LAURELS OF HILLSBORO has a staff turnover rate of 45%, which is about average for Ohio nursing homes (state average: 46%). Moderate turnover is common in nursing homes, but families should still ask about staff tenure and how the facility maintains care continuity when employees leave.

Was Laurels Of Hillsboro Ever Fined?

LAURELS OF HILLSBORO has been fined $119,308 across 1 penalty action. This is 3.5x the Ohio average of $34,272. Fines at this level are uncommon and typically indicate a pattern of serious deficiencies, repeated violations, or failure to correct problems promptly. CMS reserves penalties of this magnitude for facilities that pose significant, documented risk to resident health or safety. Families should request specific documentation of what issues led to these fines and what systemic changes have been implemented.

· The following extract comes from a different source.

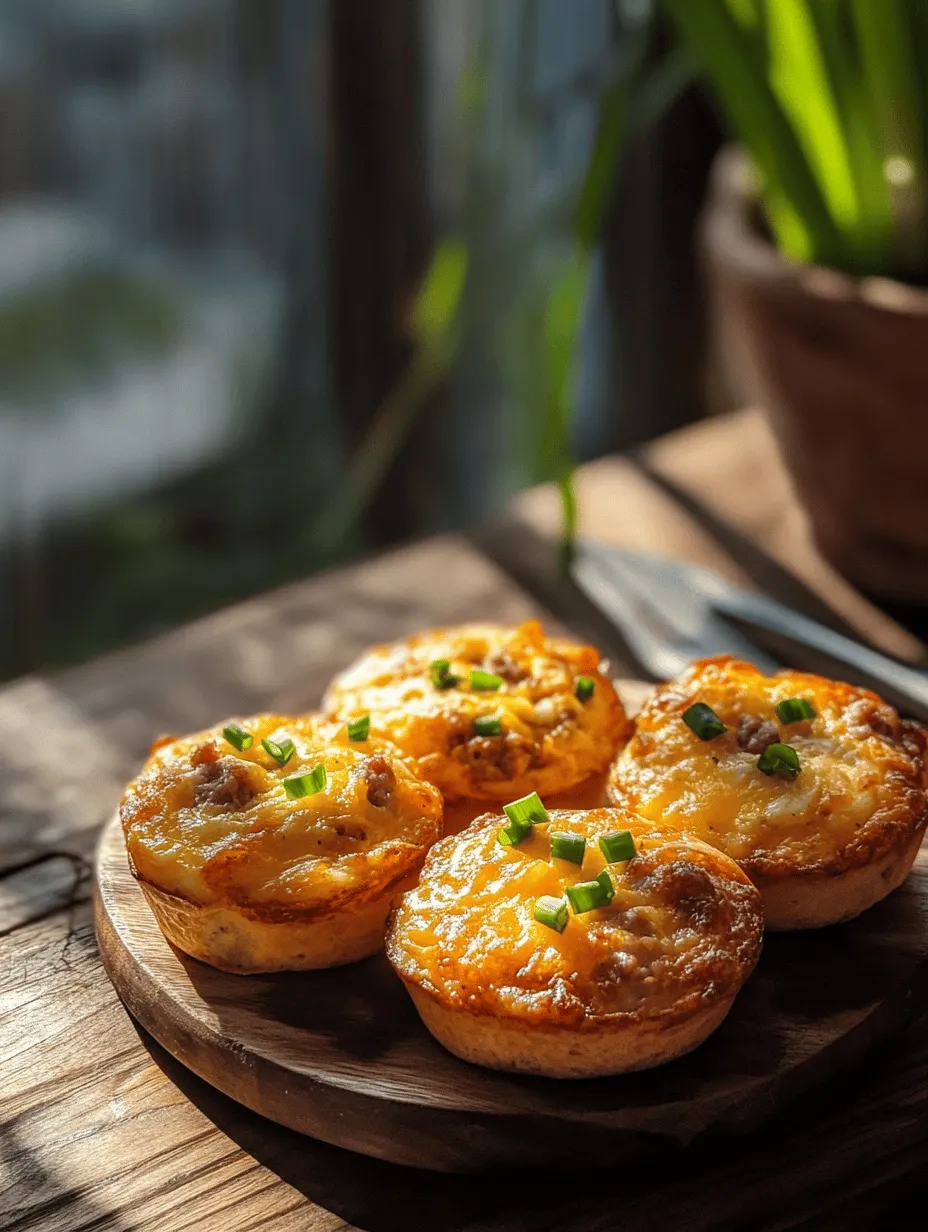 Before diving into the preparation of these delightful muffins, it's essential to understand the key ingredients that contribute to their flavor and texture. Each component plays a vital role in creating the perfect breakfast treat.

Is Laurels Of Hillsboro on Any Federal Watch List?

LAURELS OF HILLSBORO is not on any federal watch list. The most significant is the Special Focus Facility (SFF) program, which identifies the bottom 1% of nursing homes nationally based on persistent, serious quality problems. Not being on this list means the facility has avoided the pattern of deficiencies that triggers enhanced federal oversight. This is a positive indicator, though families should still review the facility's inspection history directly.